**Problem description**. Print each line from the start of the records below up through the line where "scientific name: Urva urva" is found, exactly as given.

(Stored items)

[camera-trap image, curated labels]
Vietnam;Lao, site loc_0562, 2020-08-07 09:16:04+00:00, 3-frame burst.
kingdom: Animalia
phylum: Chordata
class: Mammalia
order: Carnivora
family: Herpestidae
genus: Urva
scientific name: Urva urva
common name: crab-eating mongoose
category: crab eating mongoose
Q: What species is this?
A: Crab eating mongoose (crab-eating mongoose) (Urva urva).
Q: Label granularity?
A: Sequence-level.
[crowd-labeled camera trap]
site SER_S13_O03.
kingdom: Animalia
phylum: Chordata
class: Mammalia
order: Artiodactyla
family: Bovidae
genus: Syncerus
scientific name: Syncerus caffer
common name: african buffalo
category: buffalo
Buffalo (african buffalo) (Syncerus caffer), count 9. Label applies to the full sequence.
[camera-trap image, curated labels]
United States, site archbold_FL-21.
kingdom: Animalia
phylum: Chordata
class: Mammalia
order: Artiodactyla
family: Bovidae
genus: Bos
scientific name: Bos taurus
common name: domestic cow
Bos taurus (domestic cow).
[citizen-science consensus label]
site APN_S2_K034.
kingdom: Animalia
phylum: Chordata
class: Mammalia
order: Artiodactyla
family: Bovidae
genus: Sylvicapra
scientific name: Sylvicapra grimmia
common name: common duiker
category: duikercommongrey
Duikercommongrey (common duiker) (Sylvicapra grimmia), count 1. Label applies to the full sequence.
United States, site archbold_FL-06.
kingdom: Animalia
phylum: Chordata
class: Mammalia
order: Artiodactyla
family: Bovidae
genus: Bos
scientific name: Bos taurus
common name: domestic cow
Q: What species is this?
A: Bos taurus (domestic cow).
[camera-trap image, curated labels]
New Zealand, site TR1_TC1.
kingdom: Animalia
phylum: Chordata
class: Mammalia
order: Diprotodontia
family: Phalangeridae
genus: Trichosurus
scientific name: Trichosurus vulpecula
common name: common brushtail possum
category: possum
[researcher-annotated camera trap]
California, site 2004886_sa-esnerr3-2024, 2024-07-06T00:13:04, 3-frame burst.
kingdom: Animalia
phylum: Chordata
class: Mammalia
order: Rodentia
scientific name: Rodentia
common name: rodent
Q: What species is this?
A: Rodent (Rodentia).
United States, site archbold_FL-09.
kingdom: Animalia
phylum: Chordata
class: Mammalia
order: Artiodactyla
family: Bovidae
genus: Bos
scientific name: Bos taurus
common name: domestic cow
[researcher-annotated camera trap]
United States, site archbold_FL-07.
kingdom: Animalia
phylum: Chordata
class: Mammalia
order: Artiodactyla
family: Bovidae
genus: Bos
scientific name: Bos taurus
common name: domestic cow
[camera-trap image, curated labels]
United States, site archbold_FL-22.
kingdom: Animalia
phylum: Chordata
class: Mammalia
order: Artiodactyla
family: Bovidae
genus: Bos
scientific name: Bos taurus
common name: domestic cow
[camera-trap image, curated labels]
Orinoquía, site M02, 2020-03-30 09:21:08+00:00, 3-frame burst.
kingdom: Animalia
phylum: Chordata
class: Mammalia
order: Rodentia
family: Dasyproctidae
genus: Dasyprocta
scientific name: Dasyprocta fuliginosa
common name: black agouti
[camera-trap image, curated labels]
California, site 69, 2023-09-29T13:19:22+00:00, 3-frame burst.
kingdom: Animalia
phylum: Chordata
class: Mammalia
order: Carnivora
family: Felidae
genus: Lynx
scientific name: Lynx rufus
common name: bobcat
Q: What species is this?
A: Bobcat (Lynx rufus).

**Exercise result**.
[camera-trap image, curated labels]
Vietnam;Lao, site loc_0562, 2020-08-07 09:16:04+00:00, 3-frame burst.
kingdom: Animalia
phylum: Chordata
class: Mammalia
order: Carnivora
family: Herpestidae
genus: Urva
scientific name: Urva urva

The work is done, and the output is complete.